*** Block opens ***

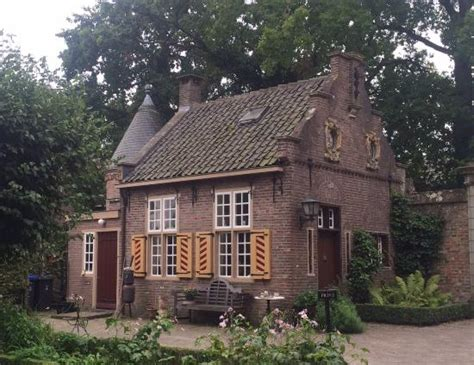 loosdrecht things to do portierswoning picture of castle museum sypesteyn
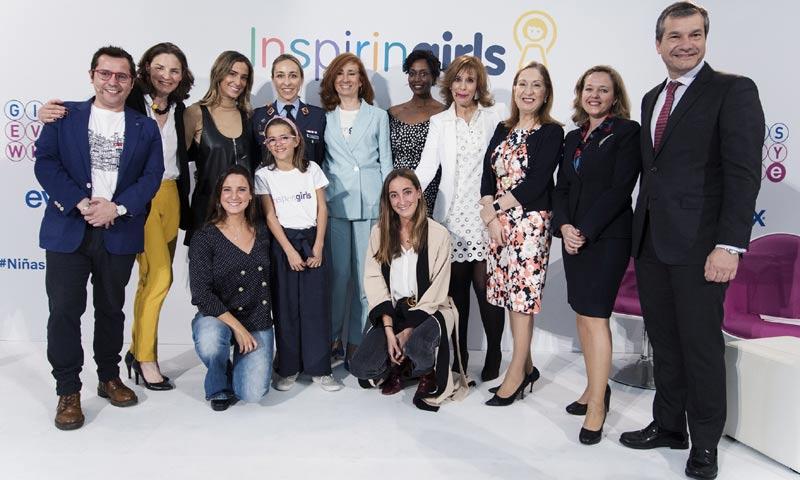 María Pombo se une a la campaña 'GirlsEverywhere' para animar e inspirar a las niñas de nuestro país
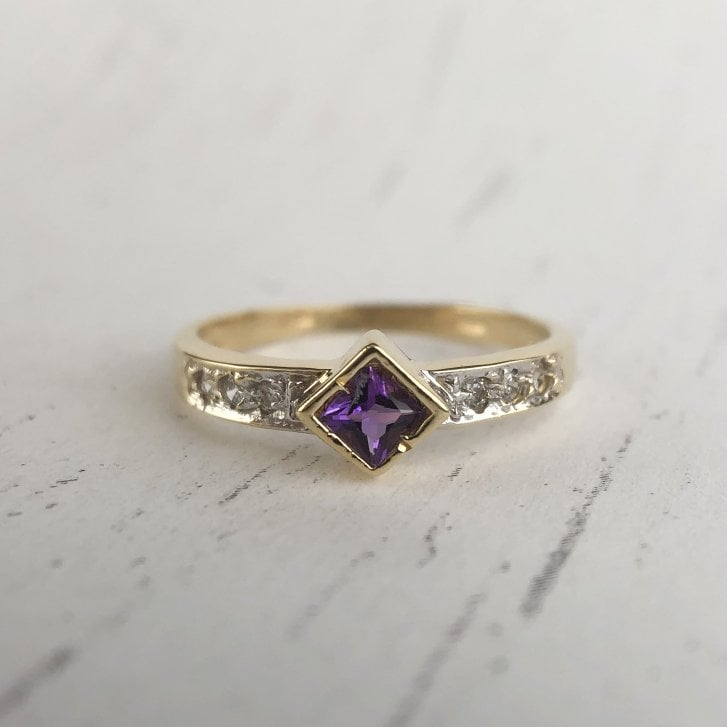 Amethyst and CZ Ring in 18ct gold.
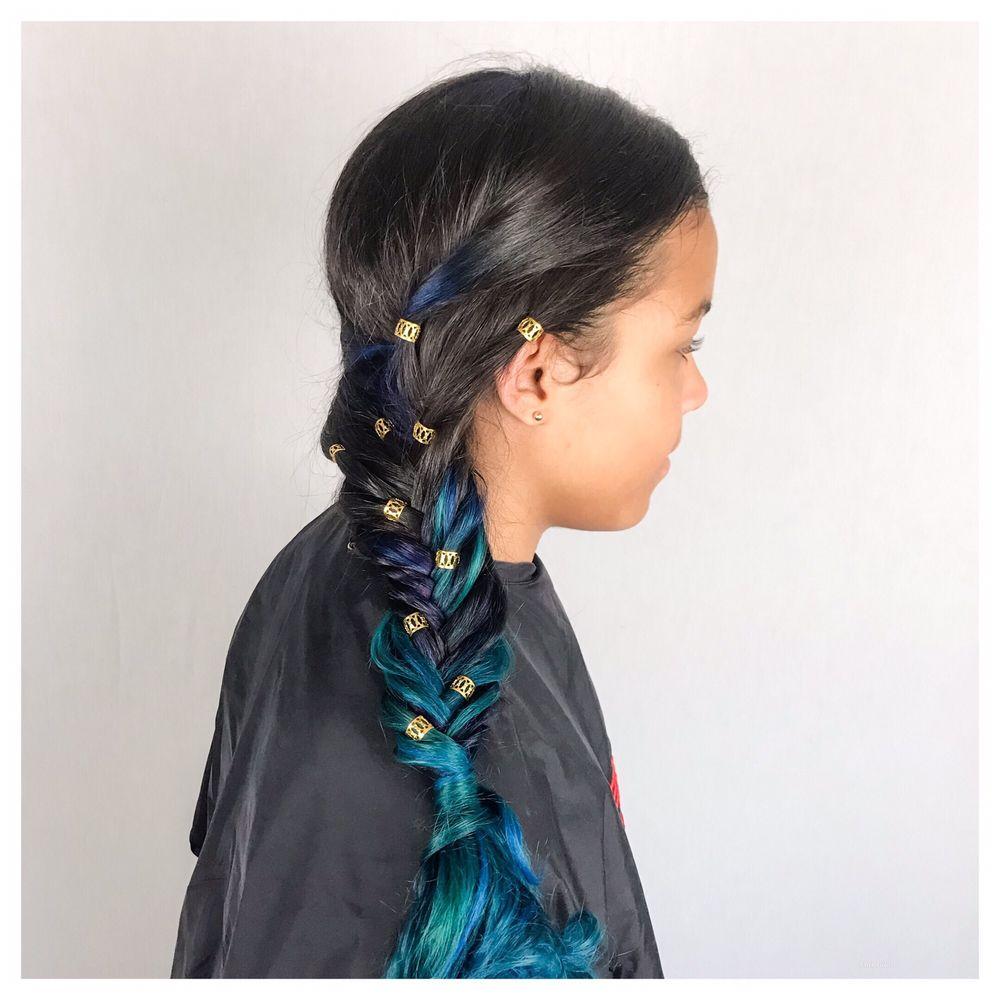 Diva's Retreat Hair Salon: 12512 Horseshoe Bend Cir, Clarksburg, MD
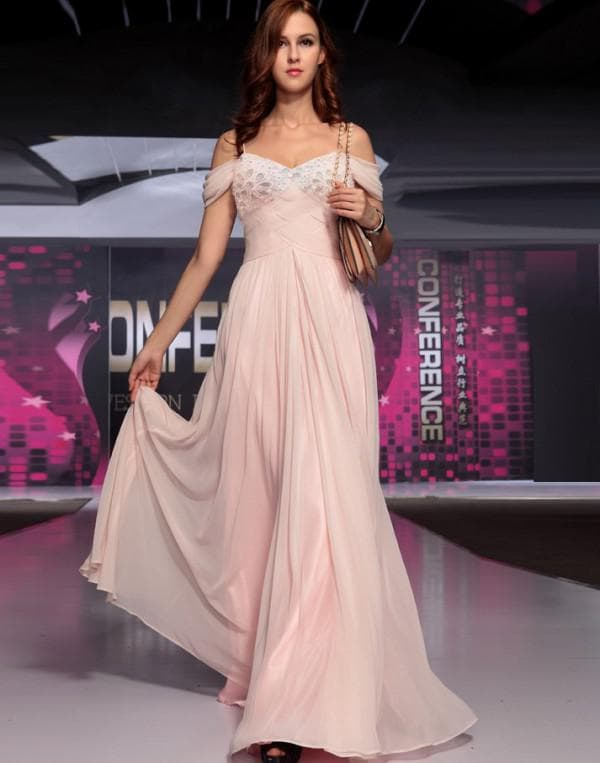 Нарядное платье в стиле прованс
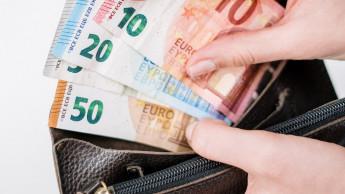 Inflationsrate schwächt sich leicht ab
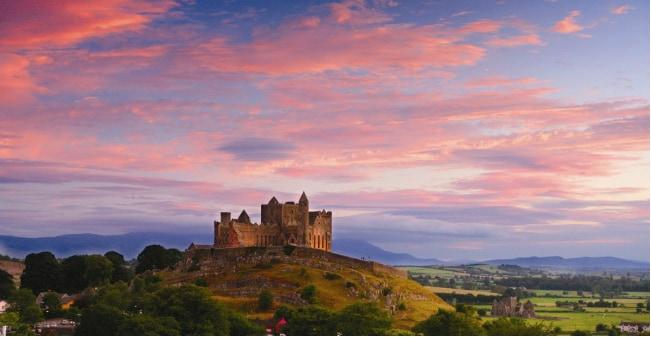 Rock of Cashel, la Rocca di San Patrizio dove l'evangelizzatore dell'Irlanda battezzò Aenghus, re del Munster segnando la fine del paganesimo nella regione (foto Turismo Irlandese)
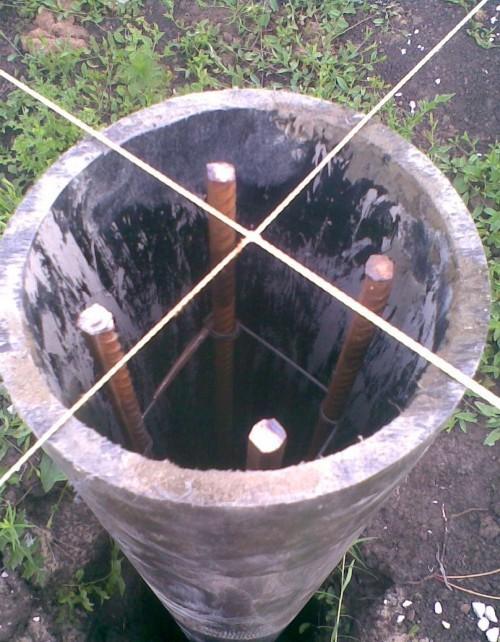 Подготовка к заливке бетона для сваи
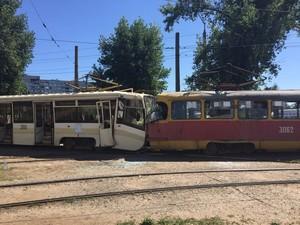 лобове зіткнення трамваїв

*** Block closes ***

Above are the records. Copy exactly, and only, the lines from the line containing "Diva's Retreat Hair" through the last one, omitting any pictures.

 Diva's Retreat Hair Salon: 12512 Horseshoe Bend Cir, Clarksburg, MD
 Нарядное платье в стиле прованс
 Inflationsrate schwächt sich leicht ab
 Rock of Cashel, la Rocca di San Patrizio dove l'evangelizzatore dell'Irlanda battezzò Aenghus, re del Munster segnando la fine del paganesimo nella regione (foto Turismo Irlandese)
 Подготовка к заливке бетона для сваи
 лобове зіткнення трамваїв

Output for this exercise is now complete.